Quem foi o homem
Sócrates?
Pedro
J. Bondaczuk
Há séculos que homens
de cultura, historiadores, professores de Filosofia, filósofos e pessoas
cultas, as que se interessam por fatos e não meramente por lendas, tentam
saber, em vão, quem foi, realmente, o grego Sócrates. Não o mito, mas o
homem. Fontes para tal até que não
faltam, mas todas, por um motivo ou outro, não são confiáveis, por serem
“poluídas”. Uns dos que o conheceram destacam de tal forma suas supostas virtudes,
que chegam, praticamente, a divinizá-lo. Outros tantos por enfatizarem apenas
seus vícios, idiossincrasias e comportamentos considerados “anormais”, ao fim e
ao cabo, “demonizam-no”.
Como, pois, chegarmos
ao verdadeiro Sócrates, ao homem, com seus méritos e deméritos? Entendo que
isso jamais será possível, até pela distância no tempo que nos separa desse
personagem. Há, até, quem acredite que ele nem mesmo existiu. Que se trate de
personagem fictício, criado tanto pelos que só dizem coisas boas a seu
respeito, quanto pelos seus detratores. Tolice, claro. Para mim, isso é um
grande disparate. Documentos da antiga Atenas, que chegaram até nós, comprovam,
fartamente, sem sombra de dúvidas, que Sócrates, pelo menos, “existiu”.
Mas... quem foi ele,
sem os excessos cometidos tanto por seus fidelíssimos seguidores, e portanto
defensores, quanto por seus inimigos acérrimos, ferozes detratores? O único
jeito é darmos crédito a uns ou a outros. Ou a tirarmos uma “média” do que
escreveram os que o defenderam e os que o atacaram. Não há outra maneira. Observe-se que detalhes sobre a vida de
Sócrates derivam de três fontes contemporâneas dele: os diálogos de Platão
e de Xenofonte (ambos seus discípulos) e
as peças de Aristófanes.
Certamente, outros
tantos escreveram sobre ele, defendendo-o ou atacando-o. Mas quem foram eles?
Se existiram (e creio que sim), seus textos se perderam no tempo e não chegaram
até nós. Ademais, não há evidências de que Sócrates tenha, ele mesmo, publicado
alguma obra. Provavelmente não publicou. Alguns autores defendem que ele não
deixou nada escrito pois, além de na sua época a transmissão do saber ser
feita, essencialmente, pela via oral, ele assumia-se como alguém que “sabe que
nada sabe”. Assim, para Sócrates, a escrita fecharia o conhecimento, deixando-o
de forma acabada, amarrando o seu autor ao estrito contexto de afirmações
inamovíveis. Se essas afirmações contemplassem o erro, a escrita não só o
perpetuaria como garantiria sua transmissão.

» Pedido: Reescreva o trecho do texto sobre Sócrates que vai de "Mas... quem foi" até "quem foram eles?", inclusive, substituindo "Aristófanes" por "Eurípides".

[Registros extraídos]
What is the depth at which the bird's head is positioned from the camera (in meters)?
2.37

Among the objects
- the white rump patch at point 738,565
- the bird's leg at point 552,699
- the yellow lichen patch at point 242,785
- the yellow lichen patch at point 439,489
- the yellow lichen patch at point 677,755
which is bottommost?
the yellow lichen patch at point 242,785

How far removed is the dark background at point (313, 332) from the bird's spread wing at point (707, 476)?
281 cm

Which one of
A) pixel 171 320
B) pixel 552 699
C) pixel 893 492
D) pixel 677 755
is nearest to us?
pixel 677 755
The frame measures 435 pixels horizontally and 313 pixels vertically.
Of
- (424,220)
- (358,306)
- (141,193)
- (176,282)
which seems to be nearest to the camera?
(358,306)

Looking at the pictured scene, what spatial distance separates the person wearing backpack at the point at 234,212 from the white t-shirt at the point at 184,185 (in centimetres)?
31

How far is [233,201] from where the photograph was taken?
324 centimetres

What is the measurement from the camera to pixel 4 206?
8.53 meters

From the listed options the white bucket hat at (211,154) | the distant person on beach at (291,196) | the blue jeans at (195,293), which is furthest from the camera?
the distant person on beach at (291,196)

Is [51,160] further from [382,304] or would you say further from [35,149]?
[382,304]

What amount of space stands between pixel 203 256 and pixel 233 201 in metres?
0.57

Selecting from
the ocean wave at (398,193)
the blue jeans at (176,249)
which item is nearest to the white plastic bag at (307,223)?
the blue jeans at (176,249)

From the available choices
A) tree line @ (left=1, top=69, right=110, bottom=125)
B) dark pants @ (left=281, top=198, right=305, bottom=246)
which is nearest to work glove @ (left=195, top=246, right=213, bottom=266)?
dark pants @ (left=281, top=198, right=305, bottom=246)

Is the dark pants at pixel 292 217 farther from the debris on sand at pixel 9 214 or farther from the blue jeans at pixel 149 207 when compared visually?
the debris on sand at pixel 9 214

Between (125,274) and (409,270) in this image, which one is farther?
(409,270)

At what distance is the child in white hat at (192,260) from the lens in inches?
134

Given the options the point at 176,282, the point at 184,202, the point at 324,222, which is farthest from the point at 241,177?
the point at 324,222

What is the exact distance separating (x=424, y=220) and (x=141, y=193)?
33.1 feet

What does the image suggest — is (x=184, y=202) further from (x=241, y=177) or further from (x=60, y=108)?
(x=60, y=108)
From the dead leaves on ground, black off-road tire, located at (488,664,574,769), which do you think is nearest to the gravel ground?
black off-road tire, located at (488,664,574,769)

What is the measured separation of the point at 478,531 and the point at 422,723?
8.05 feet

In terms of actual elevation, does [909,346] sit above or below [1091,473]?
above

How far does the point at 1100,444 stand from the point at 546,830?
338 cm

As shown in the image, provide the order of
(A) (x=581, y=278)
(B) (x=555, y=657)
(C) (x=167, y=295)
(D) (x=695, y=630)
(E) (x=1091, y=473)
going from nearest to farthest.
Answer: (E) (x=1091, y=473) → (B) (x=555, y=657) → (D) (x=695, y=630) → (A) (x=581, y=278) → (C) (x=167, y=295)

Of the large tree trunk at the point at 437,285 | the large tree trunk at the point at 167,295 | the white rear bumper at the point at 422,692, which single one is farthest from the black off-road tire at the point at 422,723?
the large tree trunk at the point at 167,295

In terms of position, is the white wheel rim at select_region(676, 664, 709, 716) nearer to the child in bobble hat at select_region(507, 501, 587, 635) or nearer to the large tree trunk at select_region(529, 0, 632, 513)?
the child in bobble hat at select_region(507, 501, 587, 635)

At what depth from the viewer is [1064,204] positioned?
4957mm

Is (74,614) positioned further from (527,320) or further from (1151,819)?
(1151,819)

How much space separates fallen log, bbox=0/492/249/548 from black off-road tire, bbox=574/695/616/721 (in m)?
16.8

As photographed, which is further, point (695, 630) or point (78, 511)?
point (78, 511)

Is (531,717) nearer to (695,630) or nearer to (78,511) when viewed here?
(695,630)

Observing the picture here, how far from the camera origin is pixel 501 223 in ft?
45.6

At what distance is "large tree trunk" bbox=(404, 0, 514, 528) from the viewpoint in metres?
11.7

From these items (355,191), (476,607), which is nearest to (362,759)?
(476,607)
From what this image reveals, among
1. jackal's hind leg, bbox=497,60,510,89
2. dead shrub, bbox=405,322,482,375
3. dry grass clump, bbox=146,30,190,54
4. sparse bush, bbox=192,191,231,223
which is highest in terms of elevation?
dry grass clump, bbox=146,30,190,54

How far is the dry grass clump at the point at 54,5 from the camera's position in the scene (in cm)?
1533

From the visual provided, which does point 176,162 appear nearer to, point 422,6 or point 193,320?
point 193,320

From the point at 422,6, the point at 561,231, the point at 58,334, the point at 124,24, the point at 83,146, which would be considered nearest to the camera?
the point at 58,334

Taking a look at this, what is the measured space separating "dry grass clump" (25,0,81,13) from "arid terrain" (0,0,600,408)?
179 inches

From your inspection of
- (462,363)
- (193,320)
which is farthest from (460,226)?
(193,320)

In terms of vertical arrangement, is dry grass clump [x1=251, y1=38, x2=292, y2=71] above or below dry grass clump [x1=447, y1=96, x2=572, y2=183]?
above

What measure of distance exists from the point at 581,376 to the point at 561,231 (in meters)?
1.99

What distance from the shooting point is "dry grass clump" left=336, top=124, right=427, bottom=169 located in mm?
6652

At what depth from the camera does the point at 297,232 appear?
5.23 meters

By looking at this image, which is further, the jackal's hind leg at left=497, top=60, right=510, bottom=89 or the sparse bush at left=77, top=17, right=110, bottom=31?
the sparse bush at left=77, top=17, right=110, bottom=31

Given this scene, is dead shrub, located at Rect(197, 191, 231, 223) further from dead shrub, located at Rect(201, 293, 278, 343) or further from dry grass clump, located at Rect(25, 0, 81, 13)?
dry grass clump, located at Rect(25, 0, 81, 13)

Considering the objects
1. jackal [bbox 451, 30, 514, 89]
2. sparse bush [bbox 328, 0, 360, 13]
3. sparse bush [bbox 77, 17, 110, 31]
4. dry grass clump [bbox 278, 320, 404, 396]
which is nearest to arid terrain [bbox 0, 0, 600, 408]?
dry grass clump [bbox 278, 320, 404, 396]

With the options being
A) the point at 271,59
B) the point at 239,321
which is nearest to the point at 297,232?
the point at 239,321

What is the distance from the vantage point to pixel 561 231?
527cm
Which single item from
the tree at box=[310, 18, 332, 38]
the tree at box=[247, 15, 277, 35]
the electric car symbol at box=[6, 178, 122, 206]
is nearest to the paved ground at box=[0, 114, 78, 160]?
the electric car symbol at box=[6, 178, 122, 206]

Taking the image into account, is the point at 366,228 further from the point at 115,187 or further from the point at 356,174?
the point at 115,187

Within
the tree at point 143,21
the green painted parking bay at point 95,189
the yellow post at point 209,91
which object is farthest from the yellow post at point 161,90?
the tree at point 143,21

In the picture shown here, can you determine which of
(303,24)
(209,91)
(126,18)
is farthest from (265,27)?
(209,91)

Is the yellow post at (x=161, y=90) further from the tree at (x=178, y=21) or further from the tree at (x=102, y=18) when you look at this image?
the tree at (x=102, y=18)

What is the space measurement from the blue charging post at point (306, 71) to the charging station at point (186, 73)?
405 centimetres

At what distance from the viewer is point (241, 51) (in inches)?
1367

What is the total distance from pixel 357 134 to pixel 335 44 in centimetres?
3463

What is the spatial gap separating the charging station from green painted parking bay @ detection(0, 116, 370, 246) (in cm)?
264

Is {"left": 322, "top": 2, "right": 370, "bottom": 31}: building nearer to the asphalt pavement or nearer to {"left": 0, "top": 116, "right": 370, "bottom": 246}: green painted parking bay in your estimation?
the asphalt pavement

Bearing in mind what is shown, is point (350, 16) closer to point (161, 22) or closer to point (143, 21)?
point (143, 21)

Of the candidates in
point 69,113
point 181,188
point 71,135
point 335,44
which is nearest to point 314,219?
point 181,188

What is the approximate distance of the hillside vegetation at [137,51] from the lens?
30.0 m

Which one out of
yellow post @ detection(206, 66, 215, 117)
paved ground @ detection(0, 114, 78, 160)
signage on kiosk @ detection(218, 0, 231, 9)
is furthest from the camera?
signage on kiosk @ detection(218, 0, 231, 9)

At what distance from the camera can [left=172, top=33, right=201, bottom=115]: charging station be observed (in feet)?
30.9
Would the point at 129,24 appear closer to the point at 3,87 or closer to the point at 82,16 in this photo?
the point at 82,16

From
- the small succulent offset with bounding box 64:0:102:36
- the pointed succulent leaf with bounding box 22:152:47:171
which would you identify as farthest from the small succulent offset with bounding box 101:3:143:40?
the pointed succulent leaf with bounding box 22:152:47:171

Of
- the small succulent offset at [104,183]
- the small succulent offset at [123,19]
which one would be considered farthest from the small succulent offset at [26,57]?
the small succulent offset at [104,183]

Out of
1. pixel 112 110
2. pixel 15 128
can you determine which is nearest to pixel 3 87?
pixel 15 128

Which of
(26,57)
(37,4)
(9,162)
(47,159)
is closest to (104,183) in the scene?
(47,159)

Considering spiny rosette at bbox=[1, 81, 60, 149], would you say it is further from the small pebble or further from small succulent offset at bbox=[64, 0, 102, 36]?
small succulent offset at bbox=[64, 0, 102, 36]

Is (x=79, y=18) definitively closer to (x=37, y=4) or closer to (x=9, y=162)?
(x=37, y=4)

» Resposta:
Mas... quem foi ele,
sem os excessos cometidos tanto por seus fidelíssimos seguidores, e portanto
defensores, quanto por seus inimigos acérrimos, ferozes detratores? O único
jeito é darmos crédito a uns ou a outros. Ou a tirarmos uma “média” do que
escreveram os que o defenderam e os que o atacaram. Não há outra maneira. Observe-se que detalhes sobre a vida de
Sócrates derivam de três fontes contemporâneas dele: os diálogos de Platão
e de Xenofonte (ambos seus discípulos) e
as peças de Eurípides.
Certamente, outros
tantos escreveram sobre ele, defendendo-o ou atacando-o. Mas quem foram eles?